*** Opening INPUT MATERIAL ***

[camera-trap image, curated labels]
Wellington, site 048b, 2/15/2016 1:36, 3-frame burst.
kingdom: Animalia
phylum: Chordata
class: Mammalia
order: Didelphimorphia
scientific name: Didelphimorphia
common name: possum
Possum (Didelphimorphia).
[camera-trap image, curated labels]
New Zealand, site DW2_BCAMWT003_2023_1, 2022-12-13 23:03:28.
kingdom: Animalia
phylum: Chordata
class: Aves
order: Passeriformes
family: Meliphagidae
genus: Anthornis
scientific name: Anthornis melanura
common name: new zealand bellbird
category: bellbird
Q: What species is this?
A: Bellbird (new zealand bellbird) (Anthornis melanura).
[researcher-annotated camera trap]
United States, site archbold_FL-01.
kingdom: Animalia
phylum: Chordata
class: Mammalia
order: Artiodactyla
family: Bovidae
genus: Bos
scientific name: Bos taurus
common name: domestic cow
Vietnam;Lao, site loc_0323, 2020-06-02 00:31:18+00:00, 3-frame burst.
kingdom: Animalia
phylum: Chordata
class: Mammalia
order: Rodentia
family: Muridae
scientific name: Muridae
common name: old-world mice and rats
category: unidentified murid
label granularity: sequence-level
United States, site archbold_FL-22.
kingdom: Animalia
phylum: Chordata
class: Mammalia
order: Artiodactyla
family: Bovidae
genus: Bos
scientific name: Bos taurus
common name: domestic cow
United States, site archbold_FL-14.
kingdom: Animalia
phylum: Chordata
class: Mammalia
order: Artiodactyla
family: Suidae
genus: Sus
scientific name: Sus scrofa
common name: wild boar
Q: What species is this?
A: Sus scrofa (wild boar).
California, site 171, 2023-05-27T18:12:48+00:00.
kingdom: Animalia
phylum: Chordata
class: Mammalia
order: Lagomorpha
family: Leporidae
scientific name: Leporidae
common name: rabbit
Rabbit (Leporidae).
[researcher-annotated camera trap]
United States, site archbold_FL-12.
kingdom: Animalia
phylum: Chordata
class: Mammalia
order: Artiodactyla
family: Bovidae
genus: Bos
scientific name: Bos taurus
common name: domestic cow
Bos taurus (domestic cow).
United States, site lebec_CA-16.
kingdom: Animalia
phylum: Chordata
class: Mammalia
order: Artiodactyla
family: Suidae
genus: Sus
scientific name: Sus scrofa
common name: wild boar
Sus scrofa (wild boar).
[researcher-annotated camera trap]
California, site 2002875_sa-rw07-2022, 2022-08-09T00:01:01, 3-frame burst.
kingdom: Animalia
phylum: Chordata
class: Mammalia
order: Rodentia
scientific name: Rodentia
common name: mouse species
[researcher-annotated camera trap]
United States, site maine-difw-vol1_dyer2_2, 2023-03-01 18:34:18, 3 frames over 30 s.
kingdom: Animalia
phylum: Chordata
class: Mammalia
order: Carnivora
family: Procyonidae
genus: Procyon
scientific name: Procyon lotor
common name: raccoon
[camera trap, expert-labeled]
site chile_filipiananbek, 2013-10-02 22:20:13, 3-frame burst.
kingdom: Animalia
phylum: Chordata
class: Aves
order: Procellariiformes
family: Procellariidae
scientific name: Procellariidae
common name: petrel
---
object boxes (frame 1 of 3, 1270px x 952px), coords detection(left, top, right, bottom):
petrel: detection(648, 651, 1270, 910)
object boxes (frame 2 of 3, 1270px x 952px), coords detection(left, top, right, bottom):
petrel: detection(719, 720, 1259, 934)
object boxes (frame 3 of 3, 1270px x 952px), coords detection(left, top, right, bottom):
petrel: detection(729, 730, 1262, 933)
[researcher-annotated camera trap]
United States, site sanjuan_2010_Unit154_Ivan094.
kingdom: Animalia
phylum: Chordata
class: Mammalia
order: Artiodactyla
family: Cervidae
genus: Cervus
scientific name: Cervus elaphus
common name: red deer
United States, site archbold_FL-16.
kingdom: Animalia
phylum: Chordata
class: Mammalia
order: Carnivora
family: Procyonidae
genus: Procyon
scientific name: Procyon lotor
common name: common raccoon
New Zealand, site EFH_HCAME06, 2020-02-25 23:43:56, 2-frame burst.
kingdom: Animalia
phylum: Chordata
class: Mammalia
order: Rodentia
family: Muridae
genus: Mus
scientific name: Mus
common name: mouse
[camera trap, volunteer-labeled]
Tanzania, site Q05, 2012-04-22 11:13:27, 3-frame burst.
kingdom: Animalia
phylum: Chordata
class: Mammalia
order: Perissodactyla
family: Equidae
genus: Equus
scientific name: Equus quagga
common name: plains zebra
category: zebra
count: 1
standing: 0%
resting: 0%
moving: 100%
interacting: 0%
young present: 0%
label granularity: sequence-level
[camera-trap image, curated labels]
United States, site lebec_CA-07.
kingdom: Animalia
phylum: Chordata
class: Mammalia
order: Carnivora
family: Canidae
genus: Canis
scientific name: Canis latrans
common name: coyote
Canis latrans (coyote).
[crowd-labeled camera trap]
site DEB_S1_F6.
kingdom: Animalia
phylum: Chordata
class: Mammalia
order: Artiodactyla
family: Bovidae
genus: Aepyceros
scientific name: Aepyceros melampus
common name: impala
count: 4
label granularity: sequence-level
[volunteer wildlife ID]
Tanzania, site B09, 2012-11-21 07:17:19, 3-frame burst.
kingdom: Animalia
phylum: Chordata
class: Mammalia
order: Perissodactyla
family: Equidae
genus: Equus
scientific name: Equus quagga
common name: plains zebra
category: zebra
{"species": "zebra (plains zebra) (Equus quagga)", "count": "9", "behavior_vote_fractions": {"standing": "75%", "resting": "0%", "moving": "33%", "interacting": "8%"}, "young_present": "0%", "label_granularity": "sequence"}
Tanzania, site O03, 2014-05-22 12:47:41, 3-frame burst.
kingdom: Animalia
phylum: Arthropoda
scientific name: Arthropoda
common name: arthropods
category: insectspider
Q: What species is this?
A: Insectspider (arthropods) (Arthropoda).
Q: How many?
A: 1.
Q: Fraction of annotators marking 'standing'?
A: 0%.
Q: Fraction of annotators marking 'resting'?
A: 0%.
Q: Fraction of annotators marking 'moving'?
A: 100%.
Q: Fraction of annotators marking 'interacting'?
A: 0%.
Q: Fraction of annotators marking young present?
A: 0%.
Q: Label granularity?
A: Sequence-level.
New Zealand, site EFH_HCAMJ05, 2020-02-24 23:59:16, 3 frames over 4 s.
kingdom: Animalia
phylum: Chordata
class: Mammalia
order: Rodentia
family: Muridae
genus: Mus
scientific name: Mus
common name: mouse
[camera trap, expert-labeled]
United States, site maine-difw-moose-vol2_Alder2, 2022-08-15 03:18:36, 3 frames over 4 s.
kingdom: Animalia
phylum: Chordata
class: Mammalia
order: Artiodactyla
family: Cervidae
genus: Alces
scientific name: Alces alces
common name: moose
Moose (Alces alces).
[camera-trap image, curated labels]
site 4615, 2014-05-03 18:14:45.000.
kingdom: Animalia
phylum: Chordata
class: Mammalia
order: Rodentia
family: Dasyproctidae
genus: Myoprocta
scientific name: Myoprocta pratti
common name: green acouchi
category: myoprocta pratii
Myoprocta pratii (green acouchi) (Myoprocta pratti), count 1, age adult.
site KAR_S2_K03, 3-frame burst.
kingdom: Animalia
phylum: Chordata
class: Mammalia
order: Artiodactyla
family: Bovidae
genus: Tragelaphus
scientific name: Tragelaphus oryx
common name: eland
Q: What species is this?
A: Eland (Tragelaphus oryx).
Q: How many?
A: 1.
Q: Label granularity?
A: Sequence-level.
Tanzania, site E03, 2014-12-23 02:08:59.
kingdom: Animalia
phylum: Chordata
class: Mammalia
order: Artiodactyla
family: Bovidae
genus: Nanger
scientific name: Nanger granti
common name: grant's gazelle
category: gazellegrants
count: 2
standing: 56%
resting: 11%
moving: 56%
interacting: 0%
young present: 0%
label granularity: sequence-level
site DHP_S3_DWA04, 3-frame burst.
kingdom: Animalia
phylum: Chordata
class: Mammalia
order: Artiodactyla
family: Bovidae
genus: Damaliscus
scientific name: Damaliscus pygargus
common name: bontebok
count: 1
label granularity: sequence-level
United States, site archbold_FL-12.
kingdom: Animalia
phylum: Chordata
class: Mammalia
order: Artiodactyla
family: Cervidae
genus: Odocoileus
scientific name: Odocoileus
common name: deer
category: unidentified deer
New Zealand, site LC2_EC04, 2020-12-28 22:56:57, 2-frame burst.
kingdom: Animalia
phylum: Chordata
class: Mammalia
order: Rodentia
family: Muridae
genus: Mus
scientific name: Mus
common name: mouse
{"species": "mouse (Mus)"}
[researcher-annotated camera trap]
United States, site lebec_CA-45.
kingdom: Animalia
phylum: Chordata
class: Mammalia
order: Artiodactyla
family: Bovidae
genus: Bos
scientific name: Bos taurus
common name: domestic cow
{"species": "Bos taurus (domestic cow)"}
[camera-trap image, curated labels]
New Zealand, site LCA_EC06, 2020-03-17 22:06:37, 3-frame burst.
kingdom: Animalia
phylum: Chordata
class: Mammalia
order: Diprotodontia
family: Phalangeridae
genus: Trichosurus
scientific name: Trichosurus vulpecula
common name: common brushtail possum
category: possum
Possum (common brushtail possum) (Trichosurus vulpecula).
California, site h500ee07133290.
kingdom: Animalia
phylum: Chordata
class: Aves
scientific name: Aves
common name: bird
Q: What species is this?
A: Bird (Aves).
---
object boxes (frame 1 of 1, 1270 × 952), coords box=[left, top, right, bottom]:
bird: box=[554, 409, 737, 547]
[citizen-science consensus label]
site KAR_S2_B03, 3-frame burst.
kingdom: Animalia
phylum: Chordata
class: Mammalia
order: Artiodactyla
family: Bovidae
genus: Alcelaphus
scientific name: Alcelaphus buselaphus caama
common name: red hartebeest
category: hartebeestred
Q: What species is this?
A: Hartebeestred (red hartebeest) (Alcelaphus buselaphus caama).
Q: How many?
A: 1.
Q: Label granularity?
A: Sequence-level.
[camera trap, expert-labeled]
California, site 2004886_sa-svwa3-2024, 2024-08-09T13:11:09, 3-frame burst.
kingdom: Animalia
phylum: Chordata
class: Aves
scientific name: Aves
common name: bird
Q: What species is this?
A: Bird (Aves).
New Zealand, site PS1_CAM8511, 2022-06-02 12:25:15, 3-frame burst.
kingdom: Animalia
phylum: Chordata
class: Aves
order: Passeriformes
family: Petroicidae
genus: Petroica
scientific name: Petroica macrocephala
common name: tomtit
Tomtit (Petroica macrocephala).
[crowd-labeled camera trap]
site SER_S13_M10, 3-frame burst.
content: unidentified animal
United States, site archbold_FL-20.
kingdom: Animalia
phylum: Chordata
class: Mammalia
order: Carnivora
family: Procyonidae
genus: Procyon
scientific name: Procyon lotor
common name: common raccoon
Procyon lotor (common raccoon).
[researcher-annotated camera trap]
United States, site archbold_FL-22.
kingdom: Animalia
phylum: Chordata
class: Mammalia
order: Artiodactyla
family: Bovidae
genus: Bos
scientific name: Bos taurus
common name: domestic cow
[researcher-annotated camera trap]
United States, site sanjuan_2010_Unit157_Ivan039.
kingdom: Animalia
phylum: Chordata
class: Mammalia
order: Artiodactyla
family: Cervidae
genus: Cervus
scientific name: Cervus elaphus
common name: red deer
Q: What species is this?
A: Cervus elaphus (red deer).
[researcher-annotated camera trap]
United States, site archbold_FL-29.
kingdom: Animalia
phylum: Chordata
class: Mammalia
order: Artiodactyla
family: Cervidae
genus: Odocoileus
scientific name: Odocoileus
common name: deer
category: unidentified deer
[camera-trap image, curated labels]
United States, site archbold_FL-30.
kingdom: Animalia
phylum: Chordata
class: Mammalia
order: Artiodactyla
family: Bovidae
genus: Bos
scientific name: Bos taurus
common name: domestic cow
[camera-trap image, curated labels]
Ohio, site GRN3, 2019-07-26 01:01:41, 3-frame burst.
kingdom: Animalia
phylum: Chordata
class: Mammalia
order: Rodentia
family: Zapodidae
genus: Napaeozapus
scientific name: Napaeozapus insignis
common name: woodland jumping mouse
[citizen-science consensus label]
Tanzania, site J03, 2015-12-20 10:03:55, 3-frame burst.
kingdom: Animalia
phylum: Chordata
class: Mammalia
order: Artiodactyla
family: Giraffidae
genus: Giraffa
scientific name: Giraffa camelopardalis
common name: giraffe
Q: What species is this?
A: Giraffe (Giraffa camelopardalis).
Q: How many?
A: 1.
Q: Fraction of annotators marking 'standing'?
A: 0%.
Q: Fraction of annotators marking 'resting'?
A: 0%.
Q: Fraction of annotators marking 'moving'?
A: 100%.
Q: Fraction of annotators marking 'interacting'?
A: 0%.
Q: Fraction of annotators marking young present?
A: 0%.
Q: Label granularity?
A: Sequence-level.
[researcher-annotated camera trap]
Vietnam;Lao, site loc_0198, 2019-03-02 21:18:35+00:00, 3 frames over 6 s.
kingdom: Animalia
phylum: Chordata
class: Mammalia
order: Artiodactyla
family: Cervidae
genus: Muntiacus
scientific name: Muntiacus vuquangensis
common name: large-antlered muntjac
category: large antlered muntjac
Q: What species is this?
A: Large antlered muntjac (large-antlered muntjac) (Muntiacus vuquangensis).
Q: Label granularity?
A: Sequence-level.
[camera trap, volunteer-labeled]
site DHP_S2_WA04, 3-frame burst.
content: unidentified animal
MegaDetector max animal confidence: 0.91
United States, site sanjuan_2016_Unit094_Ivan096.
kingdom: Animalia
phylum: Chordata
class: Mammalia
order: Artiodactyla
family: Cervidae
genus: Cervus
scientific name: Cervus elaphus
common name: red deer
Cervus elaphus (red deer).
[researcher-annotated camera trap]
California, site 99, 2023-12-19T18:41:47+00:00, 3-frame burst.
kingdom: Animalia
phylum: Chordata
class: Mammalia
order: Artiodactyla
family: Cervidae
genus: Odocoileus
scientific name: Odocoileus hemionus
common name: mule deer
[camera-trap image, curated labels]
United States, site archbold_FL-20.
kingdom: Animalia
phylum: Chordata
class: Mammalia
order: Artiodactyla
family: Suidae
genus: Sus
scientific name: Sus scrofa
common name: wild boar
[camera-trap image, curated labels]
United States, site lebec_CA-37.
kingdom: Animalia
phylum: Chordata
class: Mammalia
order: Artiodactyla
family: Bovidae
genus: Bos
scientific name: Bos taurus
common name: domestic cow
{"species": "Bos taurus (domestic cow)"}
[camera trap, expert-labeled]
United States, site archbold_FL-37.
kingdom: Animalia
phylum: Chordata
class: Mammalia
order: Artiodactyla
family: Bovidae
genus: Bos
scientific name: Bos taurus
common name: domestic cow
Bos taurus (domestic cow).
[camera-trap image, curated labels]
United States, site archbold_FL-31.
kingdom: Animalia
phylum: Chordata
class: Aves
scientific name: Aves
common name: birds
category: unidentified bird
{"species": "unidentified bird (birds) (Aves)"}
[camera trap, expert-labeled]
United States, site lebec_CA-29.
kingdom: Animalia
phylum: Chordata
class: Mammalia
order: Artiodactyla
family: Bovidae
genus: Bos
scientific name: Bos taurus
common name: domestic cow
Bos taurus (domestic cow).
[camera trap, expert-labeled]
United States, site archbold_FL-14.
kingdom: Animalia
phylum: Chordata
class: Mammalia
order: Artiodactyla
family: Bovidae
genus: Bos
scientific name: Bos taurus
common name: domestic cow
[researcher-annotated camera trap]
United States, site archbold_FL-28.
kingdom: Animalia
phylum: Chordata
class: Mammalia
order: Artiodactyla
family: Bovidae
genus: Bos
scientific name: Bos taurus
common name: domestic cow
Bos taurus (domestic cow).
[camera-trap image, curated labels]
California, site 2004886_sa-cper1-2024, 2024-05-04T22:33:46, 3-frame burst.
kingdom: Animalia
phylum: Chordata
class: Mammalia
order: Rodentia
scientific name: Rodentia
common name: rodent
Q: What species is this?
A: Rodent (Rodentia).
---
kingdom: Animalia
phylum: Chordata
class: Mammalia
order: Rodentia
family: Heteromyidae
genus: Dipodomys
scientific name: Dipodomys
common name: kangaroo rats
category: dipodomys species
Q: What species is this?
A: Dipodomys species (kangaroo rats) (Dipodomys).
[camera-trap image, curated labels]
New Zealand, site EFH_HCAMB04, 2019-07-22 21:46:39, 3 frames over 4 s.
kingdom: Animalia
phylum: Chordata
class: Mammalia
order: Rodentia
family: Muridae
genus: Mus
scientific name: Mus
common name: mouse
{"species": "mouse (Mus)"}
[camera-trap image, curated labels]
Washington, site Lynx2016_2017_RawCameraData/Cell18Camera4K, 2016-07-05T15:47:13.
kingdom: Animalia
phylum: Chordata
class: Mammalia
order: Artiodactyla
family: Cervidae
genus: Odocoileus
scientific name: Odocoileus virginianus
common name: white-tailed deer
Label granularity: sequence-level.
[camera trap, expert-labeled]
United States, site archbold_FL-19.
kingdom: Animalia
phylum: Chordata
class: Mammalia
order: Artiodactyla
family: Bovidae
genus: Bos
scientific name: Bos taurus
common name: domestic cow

*** Closing INPUT MATERIAL ***

Repeat, exactly and only, the lines from the beginning of the material through the line that contains "A: Bellbird (new".

[camera-trap image, curated labels]
Wellington, site 048b, 2/15/2016 1:36, 3-frame burst.
kingdom: Animalia
phylum: Chordata
class: Mammalia
order: Didelphimorphia
scientific name: Didelphimorphia
common name: possum
Possum (Didelphimorphia).
[camera-trap image, curated labels]
New Zealand, site DW2_BCAMWT003_2023_1, 2022-12-13 23:03:28.
kingdom: Animalia
phylum: Chordata
class: Aves
order: Passeriformes
family: Meliphagidae
genus: Anthornis
scientific name: Anthornis melanura
common name: new zealand bellbird
category: bellbird
Q: What species is this?
A: Bellbird (new zealand bellbird) (Anthornis melanura).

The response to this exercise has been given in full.